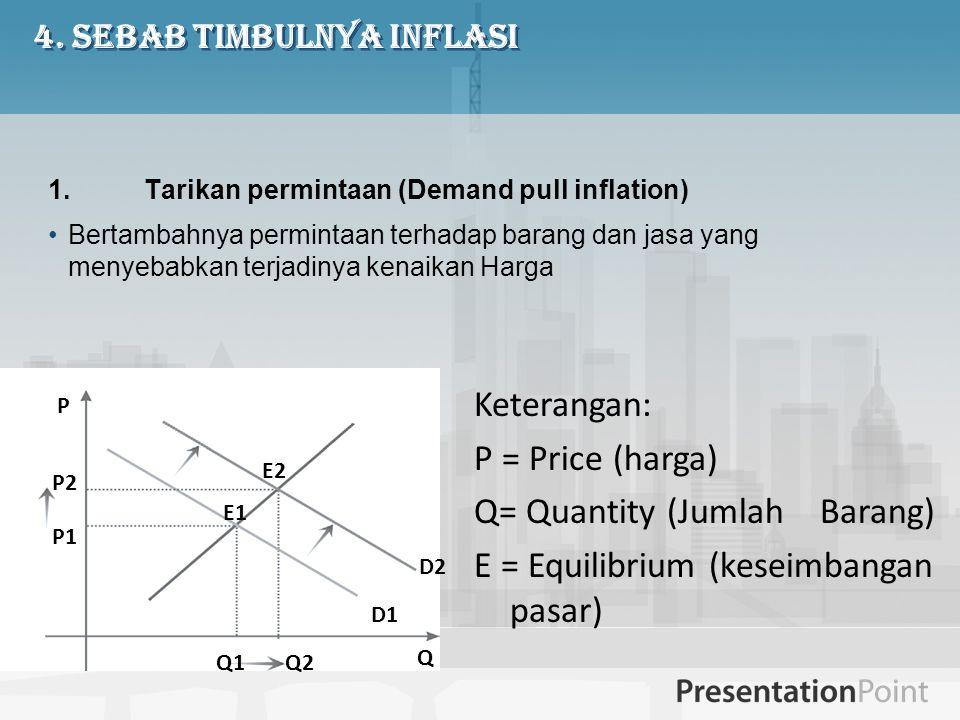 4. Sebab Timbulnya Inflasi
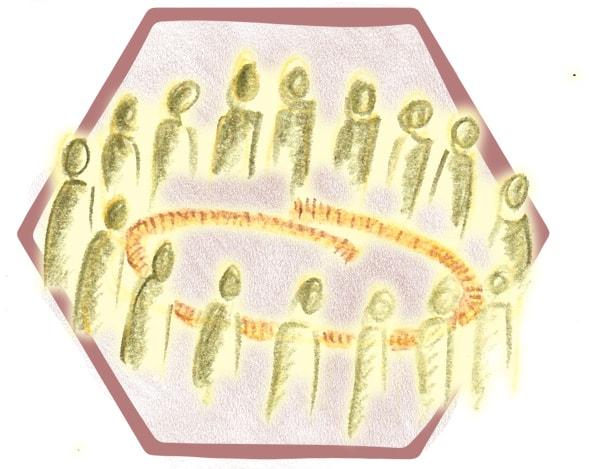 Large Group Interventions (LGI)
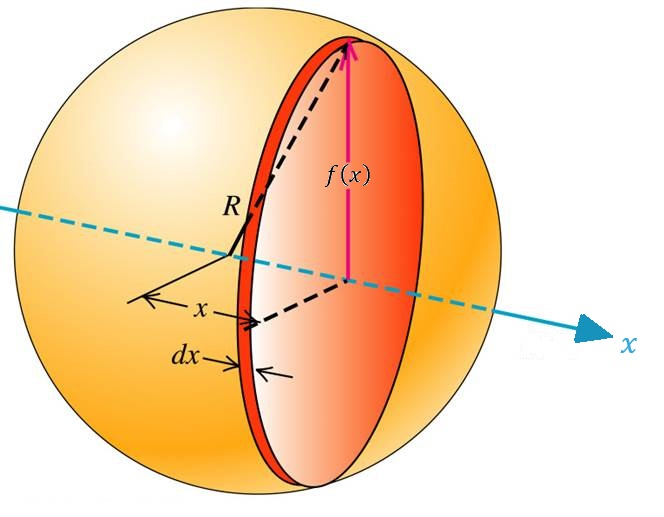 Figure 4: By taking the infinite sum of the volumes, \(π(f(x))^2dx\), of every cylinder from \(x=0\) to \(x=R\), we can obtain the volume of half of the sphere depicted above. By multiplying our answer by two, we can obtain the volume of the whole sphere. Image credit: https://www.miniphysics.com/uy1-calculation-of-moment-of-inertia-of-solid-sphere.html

========

WHAT TO WORK ON → Print each line of the material above exactly, with the pictures removed from your copy.

SOLUTION FOR THIS EXERCISE →
 4. Sebab Timbulnya Inflasi
 Large Group Interventions (LGI)
 Figure 4: By taking the infinite sum of the volumes, \(π(f(x))^2dx\), of every cylinder from \(x=0\) to \(x=R\), we can obtain the volume of half of the sphere depicted above. By multiplying our answer by two, we can obtain the volume of the whole sphere. Image credit: https://www.miniphysics.com/uy1-calculation-of-moment-of-inertia-of-solid-sphere.html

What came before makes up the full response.